PROBLEMS AND TASKS.
**a)** List every entity that, according to the commentary on "The Time It Never Rained" below, a Google search for "federal PMA" returns.
**b)** Resume the commentary on "The Time It Never Rained" below, picking up after its final sentence.

BEGIN TEXT EXCERPT

The Great Plains is roughly between the 98th meridian and the Rocky Mountains. Mostly level, treeless and semi-arid. In Texas the 98th meridian is just west of Austin.

This is Mike Strong, in Hays, for HPPR. The book is “The Time It Never Rained” by Elmer Kelton.

We’ve all met the PMA. At one time or another. Or all too often.

But Elmer Kelton never tells us what P-M-A stands for. The usual practice in journalism - and Kelton was a journalist in the 1950s for a newspaper in San Angelo, Texas – the usual practice is to introduce the abbreviation next to the spelled-out version with one of those versions in parentheses and then ever after to use the abbreviation.

I Googled. I got a lot, but nothing which looked like government messing into agriculture.

Elmer Kelton writes that Charlie Flagg, our crank number one, “… sold his freedom bit by bit, and was paid for it on the installment plan.”

In the paragraph before that Kelton’s explainer tells us that the county office of the federal PMA had recently (that’s 1950’s recently):

“Next to rain, perhaps, it had become the most important fact. Here the man of the land came to declare his crop acreage, his past year’s plantings. Here he was told how much land he would be allowed to seed in cotton, in grain sorghums, in whatever other crops might be under federal control. Here he came for price support and to receive checks to help him pay for terraces and water-spreading, for water wells and surface tanks, for battling back the prickly pear and thorny mesquite.”

And how does the PMA accomplish that? Kelton tells us in detail how Charlie Flagg gets pulled in despite his independence.

But back to Google for a minute. Put in “federal PMA” and you get entities like Power Marketing Administrations, Parts Manufacturer Approval, Professional Managers Association and the President’s Management Agenda.

The President’s Management Agenda had a link to PMA Learning Agenda. Now maybe some specifics.

END TEXT EXCERPT
BEGIN RECORD EXTRACTS

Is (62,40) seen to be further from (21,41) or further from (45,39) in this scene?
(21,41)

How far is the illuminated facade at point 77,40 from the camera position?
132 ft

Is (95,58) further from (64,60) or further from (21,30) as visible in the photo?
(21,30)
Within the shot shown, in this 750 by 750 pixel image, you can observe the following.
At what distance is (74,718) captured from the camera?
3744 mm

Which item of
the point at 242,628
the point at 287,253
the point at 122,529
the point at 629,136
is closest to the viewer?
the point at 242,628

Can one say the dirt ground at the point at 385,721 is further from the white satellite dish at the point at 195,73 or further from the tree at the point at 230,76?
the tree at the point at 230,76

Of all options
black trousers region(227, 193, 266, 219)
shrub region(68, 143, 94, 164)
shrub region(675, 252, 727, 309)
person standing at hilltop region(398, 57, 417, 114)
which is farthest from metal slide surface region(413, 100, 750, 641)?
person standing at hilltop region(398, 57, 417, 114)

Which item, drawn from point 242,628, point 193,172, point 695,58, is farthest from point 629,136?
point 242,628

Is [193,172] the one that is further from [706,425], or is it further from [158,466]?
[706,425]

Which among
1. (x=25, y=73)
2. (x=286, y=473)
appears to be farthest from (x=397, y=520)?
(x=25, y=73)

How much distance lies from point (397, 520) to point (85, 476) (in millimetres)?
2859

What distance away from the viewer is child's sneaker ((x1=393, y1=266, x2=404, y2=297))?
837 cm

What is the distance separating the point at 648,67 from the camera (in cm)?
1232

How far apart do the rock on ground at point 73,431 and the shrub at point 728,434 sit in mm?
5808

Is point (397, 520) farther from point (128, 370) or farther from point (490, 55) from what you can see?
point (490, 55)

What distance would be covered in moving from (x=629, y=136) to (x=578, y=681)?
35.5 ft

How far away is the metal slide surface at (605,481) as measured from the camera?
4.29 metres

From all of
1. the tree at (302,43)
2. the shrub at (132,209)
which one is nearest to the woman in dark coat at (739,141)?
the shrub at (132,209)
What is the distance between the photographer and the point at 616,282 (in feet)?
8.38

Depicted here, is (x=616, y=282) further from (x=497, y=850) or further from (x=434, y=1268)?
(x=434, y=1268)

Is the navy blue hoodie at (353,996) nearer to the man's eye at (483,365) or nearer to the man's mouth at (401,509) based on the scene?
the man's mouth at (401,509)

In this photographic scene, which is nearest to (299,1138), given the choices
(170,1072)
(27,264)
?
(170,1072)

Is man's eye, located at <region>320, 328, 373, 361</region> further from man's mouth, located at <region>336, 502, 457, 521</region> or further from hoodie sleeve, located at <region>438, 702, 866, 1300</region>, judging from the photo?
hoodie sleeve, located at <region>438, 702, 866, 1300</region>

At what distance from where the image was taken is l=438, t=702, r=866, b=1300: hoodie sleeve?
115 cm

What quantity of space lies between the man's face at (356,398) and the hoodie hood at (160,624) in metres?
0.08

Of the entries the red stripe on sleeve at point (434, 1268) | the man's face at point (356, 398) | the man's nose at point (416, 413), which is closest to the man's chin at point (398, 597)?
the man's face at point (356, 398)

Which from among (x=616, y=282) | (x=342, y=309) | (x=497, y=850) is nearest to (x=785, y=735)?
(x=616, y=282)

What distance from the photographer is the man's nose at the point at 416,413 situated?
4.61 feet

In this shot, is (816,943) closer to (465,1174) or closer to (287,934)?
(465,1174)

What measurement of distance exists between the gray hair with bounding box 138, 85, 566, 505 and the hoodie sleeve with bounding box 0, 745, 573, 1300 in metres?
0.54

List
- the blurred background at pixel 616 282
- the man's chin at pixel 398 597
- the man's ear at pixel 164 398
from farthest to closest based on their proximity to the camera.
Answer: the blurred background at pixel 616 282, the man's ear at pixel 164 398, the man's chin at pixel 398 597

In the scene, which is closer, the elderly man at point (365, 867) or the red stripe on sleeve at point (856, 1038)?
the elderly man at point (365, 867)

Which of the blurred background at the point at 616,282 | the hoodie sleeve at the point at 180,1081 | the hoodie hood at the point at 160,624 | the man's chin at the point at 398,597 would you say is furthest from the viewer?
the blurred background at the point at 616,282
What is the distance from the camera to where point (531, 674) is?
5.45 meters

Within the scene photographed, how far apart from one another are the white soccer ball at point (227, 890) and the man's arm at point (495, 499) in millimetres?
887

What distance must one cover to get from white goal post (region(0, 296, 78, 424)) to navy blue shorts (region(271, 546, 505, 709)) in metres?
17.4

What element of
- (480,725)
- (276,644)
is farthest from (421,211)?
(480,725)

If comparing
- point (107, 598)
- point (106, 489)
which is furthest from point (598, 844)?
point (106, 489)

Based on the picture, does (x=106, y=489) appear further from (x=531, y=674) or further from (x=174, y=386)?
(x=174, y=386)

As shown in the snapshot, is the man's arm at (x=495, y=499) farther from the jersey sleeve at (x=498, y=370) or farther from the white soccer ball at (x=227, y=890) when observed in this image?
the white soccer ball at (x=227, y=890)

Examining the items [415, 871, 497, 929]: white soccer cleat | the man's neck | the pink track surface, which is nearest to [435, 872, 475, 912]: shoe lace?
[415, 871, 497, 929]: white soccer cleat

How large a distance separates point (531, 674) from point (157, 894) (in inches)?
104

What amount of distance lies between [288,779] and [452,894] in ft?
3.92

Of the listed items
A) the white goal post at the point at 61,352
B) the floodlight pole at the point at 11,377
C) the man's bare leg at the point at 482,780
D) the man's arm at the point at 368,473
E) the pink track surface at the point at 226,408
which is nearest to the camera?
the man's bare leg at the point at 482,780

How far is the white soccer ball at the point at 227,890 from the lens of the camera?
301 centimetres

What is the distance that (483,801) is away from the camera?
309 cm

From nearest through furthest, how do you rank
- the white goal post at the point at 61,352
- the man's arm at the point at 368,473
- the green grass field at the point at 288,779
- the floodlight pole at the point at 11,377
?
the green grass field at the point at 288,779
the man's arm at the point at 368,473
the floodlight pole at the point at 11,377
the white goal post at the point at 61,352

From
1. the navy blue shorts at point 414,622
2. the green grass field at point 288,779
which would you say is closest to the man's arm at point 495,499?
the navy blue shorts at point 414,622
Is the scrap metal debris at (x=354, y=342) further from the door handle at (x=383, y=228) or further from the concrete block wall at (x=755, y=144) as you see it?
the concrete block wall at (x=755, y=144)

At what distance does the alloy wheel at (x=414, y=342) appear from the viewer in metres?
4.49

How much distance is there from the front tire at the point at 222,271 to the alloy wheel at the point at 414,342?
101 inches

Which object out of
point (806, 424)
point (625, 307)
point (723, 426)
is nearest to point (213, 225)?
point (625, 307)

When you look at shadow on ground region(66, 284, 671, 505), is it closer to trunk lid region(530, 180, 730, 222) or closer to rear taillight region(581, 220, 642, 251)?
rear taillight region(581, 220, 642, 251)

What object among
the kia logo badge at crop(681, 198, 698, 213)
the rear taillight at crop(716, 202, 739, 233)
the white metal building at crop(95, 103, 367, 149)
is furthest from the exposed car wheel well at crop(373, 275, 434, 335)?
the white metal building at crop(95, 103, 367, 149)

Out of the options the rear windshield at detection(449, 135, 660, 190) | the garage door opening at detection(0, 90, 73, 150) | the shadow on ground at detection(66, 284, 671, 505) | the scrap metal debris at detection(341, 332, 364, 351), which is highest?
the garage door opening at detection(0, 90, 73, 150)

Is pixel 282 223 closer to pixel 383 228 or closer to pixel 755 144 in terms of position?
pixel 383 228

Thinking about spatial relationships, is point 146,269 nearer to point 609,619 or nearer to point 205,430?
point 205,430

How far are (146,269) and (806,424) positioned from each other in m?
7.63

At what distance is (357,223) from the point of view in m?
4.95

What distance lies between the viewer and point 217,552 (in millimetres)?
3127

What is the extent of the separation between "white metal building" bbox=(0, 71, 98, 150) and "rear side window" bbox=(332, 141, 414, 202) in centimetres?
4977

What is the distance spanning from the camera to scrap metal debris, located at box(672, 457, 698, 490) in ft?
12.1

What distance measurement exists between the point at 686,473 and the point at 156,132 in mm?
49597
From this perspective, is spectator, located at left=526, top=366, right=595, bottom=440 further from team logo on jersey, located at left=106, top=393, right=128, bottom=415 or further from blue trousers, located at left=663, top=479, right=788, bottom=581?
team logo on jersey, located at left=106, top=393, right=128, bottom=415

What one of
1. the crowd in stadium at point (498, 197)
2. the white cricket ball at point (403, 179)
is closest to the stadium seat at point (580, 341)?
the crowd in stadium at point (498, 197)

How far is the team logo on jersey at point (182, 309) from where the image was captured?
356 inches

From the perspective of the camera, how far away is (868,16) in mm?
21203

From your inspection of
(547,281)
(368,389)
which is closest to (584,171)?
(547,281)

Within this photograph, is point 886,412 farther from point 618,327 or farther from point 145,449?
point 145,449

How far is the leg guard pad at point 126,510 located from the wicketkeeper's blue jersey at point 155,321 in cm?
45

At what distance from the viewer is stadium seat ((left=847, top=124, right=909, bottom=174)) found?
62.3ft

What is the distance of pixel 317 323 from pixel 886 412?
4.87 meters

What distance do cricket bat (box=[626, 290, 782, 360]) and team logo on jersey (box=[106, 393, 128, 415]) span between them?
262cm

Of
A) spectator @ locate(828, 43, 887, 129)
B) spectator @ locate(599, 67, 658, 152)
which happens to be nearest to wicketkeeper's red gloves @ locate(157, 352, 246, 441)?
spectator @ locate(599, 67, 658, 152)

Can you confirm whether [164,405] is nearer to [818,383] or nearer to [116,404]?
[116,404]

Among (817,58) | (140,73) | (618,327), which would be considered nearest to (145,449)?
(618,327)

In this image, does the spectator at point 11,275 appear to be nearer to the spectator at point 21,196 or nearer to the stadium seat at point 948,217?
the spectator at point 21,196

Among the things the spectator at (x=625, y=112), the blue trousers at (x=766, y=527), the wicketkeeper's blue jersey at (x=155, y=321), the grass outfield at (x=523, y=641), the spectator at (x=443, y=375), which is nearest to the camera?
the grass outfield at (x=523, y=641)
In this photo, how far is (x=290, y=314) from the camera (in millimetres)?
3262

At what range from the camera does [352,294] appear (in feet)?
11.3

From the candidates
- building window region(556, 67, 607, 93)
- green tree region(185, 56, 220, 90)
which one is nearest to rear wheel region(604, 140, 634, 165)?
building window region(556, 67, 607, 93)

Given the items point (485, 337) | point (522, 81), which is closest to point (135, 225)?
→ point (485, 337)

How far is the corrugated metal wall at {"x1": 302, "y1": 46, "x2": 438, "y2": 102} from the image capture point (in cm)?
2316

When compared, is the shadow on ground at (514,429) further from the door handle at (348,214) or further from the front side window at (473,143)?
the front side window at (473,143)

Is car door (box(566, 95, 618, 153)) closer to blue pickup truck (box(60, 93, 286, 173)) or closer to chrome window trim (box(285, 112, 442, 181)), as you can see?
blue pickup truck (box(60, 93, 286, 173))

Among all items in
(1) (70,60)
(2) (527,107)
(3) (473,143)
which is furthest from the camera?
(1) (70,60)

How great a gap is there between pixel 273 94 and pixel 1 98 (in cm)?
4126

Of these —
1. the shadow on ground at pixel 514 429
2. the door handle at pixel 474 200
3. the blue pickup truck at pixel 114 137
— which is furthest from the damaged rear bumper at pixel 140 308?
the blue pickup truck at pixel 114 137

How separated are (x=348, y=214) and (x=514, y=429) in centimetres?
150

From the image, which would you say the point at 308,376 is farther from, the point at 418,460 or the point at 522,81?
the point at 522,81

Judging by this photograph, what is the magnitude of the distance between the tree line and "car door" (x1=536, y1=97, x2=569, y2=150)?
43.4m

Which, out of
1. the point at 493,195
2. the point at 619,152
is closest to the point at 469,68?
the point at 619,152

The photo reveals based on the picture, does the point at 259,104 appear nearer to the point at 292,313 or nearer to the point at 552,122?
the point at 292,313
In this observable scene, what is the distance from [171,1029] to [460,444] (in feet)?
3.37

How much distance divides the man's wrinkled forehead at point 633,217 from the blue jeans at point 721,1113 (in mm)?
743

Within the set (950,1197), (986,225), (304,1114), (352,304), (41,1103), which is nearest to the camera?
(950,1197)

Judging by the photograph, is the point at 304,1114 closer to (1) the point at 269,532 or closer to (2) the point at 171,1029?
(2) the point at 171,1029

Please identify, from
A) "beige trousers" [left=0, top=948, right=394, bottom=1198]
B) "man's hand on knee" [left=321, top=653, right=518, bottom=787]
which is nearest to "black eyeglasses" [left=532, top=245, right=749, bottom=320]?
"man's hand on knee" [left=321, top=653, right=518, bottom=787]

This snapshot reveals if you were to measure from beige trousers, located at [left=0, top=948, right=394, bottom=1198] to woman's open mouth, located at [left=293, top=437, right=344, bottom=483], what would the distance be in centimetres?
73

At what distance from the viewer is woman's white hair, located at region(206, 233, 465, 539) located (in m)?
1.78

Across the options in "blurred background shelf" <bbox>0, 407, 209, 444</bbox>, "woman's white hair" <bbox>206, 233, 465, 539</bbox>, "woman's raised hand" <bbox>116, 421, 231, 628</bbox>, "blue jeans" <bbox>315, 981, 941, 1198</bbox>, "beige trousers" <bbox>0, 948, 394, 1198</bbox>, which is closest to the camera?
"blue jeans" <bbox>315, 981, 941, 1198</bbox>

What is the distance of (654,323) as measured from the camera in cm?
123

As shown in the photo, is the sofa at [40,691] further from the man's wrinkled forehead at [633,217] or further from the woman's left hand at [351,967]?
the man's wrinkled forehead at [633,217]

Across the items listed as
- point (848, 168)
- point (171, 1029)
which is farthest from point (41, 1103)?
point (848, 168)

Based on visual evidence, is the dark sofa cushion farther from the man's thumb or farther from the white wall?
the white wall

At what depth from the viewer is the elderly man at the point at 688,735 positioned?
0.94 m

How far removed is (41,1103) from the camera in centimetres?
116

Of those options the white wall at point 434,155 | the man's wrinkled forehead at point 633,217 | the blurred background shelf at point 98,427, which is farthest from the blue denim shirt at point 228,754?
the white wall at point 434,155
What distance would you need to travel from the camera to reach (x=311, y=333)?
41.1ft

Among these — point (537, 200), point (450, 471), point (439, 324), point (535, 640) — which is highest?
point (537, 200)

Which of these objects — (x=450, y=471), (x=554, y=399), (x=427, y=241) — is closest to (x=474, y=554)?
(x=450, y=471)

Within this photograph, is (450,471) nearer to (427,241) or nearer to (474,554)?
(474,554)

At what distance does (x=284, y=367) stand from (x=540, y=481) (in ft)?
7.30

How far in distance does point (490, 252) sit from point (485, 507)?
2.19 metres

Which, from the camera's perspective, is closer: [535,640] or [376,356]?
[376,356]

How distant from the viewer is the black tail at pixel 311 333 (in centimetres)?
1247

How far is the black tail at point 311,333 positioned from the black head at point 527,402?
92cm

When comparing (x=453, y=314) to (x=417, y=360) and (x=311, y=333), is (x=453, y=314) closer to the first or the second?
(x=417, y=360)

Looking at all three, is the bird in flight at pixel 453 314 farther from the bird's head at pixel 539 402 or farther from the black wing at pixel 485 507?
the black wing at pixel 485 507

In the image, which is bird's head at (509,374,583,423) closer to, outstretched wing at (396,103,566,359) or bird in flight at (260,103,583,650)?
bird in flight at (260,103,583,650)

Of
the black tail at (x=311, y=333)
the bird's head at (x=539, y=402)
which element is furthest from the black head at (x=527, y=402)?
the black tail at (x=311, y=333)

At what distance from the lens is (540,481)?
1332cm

END RECORD EXTRACTS

ANSWERS GIVEN.
**a)** Power Marketing Administrations, Parts Manufacturer Approval, Professional Managers Association, President's Management Agenda

**b)**
One of the first started out with:

“The President’s Management Agenda (PMA) defines Government-wide management priorities for all Federal agencies to improve how Government operates and performs.”
“… that will require engagement and collaboration from many inside and outside of Government. Through the PMA, cross-agency teams will further seek stakeholder input, define workstreams, set work plans and measures, advance collaborative efforts, and assess and measure progress across Government organizations.”

There must be a dot-gov program somewhere, where you learn word noodles like this. All tangled in on themselves.

In Kelton’s book, the federal PMA agent for Charlie Flagg’s county is March Nicholson who is introduced to us in his irritations, such as the way people park any which way, ignoring town ordinances. Kelton lets us know that March Nicholson, the PMA agent, is a rules kind of guy. You can almost see this text as a framed poster on his wall – from the PMA Learning Agenda PDF:

  • “WHAT IS A LEARNING AGENDA?
    • Learning agendas focus attention on building and using the research and evidence needed to solve big problems. A learning agenda can:
      • Prioritize key questions
      • Spur coordinated research
      • Ensure results inform decisions”

Even though Kelton is having fun with his characters you get the sense that “The Time It Never Rained” is an extension of his farm and ranch reporting for the San Angelo Standard-Times. Here, in the guise of “fiction,” Elmer Kelton can comment in ways he could not have as a reporter.
This is Mike Strong, in Hays, for HPPR Radio Readers Book Club.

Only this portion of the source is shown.